U.S. shale might blunt OPEC efforts in 2018
The commentary atop the International Energy Agency's monthly oil report published Thursday is headlined "Happy New Year?" — and the question mark there matters because IEA says it might not be joyous for OPEC. That's because rising U.S. shale production is blunting efforts by the cartel and Russia to tighten the market by extending their production-limiting through the end of 2018, a decision made last month in Vienna.
Why it matters: It's another sign of how the shale surge has re-shaped global crude markets and created big challenges for petro-states including Saudi Arabia and Russia.
Notes from the report:
- "2018 may not necessarily be a happy New Year for those who would like to see a tighter market," IEA notes.

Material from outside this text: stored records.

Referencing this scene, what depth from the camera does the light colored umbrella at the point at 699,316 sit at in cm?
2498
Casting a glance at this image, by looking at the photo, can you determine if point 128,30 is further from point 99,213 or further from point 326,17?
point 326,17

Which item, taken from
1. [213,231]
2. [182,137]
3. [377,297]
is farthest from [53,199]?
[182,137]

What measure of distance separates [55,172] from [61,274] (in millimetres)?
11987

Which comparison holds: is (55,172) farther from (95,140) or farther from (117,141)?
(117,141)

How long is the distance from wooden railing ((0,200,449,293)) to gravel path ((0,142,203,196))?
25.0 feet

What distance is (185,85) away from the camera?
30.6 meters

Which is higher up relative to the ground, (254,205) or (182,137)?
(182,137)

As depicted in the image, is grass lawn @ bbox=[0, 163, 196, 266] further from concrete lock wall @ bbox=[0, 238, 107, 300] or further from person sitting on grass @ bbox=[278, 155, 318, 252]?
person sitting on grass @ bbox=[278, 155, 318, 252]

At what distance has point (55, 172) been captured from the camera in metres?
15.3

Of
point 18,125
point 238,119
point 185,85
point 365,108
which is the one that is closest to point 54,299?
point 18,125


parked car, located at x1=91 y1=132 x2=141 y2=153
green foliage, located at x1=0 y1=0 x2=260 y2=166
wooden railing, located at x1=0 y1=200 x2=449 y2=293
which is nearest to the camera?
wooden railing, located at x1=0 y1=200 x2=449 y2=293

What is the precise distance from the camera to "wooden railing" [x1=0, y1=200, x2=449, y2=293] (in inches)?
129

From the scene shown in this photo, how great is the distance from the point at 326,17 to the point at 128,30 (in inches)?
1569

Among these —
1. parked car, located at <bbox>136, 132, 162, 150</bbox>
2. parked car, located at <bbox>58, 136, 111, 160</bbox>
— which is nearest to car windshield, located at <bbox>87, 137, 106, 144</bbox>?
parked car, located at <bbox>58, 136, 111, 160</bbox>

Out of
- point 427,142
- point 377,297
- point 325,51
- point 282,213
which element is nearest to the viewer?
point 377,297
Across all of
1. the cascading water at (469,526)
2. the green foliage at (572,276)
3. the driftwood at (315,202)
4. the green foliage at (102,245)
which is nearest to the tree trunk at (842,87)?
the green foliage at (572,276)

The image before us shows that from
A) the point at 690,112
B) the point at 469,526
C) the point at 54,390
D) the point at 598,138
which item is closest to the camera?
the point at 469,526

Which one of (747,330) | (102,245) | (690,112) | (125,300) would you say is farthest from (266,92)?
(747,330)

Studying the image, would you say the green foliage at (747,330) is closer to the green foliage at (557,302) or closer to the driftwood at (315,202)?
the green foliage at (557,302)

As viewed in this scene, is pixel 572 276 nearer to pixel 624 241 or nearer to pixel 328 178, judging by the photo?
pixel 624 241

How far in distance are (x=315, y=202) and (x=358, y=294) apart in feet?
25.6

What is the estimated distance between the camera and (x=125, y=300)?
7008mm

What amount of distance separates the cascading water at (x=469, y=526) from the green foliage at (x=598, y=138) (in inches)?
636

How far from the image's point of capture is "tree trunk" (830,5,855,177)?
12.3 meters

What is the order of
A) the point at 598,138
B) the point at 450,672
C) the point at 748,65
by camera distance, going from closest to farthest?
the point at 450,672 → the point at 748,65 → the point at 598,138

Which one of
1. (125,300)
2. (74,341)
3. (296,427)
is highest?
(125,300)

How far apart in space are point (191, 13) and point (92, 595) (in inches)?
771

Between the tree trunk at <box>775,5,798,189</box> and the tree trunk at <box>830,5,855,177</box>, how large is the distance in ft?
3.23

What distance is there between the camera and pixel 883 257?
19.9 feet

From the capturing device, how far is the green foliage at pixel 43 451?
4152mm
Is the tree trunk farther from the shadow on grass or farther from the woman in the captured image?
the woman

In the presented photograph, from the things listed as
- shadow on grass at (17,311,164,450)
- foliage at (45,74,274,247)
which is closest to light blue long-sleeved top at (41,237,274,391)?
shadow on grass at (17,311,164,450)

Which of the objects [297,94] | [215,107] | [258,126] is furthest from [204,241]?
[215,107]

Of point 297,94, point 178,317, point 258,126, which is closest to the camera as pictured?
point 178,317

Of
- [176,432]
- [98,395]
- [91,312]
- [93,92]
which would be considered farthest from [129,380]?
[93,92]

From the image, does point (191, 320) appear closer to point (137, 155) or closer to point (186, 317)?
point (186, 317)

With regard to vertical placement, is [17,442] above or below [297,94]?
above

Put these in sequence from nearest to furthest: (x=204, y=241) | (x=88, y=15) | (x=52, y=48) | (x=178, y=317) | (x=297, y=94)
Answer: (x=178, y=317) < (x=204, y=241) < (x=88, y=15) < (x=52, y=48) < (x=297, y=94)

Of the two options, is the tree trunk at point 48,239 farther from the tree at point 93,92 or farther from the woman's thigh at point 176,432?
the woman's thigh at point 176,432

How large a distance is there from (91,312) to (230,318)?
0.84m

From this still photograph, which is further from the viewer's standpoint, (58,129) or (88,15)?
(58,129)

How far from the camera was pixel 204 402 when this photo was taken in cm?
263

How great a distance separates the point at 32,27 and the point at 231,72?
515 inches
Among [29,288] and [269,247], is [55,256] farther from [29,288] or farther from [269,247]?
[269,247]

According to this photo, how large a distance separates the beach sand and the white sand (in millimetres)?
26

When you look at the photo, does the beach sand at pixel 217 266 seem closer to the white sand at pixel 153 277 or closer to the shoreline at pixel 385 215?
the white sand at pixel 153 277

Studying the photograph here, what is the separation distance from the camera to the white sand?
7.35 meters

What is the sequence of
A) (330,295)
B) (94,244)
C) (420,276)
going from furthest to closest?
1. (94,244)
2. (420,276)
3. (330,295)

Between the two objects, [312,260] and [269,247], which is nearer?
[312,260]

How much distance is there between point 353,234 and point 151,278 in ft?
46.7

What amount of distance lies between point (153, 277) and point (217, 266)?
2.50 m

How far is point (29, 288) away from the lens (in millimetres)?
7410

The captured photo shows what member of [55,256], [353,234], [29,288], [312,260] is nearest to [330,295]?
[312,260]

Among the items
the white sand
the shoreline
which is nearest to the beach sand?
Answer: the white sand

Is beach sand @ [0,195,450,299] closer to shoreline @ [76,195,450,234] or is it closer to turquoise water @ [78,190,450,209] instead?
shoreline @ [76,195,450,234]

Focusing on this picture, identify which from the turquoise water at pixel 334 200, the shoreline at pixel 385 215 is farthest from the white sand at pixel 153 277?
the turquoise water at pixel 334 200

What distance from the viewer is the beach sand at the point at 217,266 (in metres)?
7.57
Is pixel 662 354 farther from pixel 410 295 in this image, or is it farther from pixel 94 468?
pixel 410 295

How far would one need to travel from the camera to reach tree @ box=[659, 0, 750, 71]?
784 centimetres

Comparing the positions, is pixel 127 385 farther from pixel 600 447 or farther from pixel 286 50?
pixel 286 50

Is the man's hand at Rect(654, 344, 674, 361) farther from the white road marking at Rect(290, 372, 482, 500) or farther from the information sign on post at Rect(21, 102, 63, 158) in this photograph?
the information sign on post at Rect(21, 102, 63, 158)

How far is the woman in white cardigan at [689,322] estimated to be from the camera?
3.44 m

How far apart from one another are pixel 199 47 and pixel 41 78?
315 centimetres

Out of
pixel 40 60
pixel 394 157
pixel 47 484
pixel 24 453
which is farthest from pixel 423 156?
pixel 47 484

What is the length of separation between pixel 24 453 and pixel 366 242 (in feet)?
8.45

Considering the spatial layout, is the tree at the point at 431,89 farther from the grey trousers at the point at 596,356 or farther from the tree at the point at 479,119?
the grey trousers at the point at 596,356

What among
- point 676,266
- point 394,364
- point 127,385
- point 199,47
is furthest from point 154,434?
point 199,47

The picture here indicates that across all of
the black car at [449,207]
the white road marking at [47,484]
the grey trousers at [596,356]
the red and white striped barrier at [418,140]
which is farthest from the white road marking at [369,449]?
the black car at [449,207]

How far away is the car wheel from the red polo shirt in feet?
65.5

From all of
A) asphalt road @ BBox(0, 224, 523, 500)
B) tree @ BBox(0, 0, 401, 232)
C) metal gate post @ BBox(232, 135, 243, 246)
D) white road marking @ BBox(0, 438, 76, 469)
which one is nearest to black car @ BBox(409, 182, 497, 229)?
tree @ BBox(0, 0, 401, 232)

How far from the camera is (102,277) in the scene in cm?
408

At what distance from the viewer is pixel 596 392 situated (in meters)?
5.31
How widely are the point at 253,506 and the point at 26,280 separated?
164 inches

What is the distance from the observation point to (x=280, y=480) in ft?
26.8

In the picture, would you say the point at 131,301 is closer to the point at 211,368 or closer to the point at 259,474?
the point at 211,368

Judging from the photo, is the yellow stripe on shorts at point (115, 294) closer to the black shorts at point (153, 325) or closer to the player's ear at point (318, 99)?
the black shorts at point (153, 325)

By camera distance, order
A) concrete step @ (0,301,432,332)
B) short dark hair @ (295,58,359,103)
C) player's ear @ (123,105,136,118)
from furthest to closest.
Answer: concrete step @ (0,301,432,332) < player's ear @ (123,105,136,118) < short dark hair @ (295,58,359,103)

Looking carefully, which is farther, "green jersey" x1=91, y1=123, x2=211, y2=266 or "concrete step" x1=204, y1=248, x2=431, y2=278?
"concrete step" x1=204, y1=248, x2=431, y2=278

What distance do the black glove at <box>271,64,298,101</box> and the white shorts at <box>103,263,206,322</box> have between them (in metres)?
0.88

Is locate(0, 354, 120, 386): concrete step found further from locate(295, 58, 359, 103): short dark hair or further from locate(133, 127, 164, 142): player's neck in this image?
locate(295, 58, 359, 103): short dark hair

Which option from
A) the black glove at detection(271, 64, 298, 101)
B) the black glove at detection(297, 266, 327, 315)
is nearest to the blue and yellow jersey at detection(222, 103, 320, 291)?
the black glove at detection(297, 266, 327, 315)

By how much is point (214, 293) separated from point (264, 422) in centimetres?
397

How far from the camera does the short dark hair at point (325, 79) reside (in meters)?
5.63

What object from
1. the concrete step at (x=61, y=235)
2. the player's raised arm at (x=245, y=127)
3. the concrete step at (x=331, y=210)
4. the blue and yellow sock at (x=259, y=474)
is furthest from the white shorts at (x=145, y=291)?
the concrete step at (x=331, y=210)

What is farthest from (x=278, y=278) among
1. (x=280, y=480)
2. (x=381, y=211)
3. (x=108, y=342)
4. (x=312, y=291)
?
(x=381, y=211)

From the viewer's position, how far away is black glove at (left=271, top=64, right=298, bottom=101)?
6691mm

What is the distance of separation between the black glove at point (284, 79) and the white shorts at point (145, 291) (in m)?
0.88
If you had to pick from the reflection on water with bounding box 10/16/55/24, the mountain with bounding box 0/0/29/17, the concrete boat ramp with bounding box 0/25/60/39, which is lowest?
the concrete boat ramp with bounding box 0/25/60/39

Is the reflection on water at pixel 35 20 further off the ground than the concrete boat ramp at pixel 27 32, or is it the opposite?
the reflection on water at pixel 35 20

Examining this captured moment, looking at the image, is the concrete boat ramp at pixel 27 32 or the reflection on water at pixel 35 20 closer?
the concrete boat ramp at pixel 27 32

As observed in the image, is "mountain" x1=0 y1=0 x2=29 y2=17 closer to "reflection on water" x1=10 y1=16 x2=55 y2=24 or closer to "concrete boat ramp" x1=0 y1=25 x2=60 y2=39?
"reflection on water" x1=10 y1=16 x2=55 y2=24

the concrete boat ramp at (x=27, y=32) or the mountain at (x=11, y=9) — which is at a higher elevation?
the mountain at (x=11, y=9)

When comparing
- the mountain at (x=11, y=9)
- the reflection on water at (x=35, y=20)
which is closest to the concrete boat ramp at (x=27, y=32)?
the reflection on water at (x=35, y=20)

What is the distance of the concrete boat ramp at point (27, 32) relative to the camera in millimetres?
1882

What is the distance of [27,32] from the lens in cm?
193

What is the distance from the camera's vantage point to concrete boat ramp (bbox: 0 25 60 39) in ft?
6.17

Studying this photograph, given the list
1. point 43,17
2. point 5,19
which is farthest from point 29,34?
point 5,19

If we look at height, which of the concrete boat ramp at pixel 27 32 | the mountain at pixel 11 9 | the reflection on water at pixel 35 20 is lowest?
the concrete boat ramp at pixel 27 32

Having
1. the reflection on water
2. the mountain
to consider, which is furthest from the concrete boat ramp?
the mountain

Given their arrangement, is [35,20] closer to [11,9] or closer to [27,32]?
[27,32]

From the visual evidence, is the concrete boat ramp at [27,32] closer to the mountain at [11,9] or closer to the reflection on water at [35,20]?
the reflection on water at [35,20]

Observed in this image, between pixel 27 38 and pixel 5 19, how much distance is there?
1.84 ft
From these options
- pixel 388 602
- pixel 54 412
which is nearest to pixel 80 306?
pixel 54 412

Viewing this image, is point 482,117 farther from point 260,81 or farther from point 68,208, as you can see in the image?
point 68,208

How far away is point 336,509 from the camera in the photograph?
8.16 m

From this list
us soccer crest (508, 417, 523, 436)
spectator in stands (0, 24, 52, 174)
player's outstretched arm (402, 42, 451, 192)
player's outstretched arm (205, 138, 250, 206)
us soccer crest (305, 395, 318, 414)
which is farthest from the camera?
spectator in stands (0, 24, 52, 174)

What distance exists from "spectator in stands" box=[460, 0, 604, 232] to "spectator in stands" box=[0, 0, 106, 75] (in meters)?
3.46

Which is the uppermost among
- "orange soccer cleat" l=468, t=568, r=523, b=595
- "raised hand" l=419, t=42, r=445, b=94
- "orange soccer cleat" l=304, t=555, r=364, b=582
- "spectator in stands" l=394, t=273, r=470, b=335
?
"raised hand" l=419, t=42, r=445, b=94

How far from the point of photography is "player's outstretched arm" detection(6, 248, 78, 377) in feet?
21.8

- The IEA says there could be a global crude surplus of 200,000 barrels per day in the first half of the year.
By the numbers: The IEA has raised its forecast for U.S. crude oil production growth to 390,000 barrels per day this year and sees it surging by another 870,000 barrels per day in 2018. Overall, they're now forecasting production growth of 1.6 million barrels per day in 2018 from non-OPEC producers worldwide — that's 200,000 barrels higher than their previous monthly report.
But their forecast for oil demand growth remains at 1.3 million barrels per day next year. They see the surplus in the first half of the year eventually giving way to a deficit of similar size in the second half, "leaving 2018 as a whole showing a closely balanced market," IEA said.
Bottom line: "A lot could change in the next few months but it looks as if the producers’ hopes for a happy New Year with de-stocking continuing into 2018 at the same 500 kb/d pace we have seen in 2017 may not be fulfilled," IEA said.
Yes, but: The report acknowledges that getting shale right is tricky business, and there's lots of discussion these days of a push for stronger returns rather than simply "headlong expansion."
- "The flexibility and ingenuity of the shale sector raises challenges to forecasters," IEA said.